Multi-population Diversity-guided Genetic Algorithm for Feature Selection in Network Intrusion Detection
It addresses the problem of maintaining population diversity and guiding evolutionary operators in genetic algorithm-based feature selection for network intrusion detection, but the improvement is incremental over existing multi-population methods.
The paper proposes a Multi-Population Diversity-Guided Genetic Algorithm (MPDGGA) for feature selection in network intrusion detection, achieving the highest accuracy on 10 out of 11 datasets and selecting at least 2.26% of features.
Network Intrusion Detection System is a critical means of ensuring cybersecurity. However, existing Genetic Algorithm-based feature selection methods face several limitations when dealing with high-dimensional redundant traffic features.

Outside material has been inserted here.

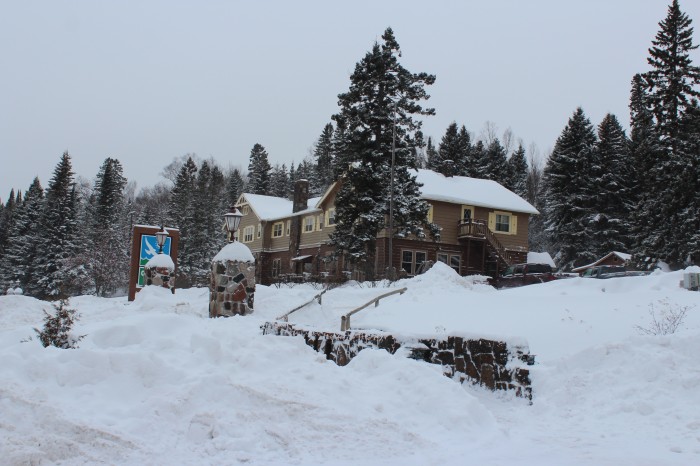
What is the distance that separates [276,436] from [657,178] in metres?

For example, population diversity is difficult to maintain, and evolutionary operators lack guidance. To solve these problems, this study proposes the Multi-Population Diversity-Guided Genetic Algorithm (MPDGGA). First, we build a chained multi-population evolutionary structure. Second, we introduce a diversity-guided operator based on information gain ratio. Experiments on NSL-KDD, UNSW-NB15, and 9 UCI datasets show that the proposed model significantly outperforms four other advanced multi-population feature selection models. Across the 11 datasets, it attains the highest accuracy on 10 datasets and at least 2.26% of the features were selected.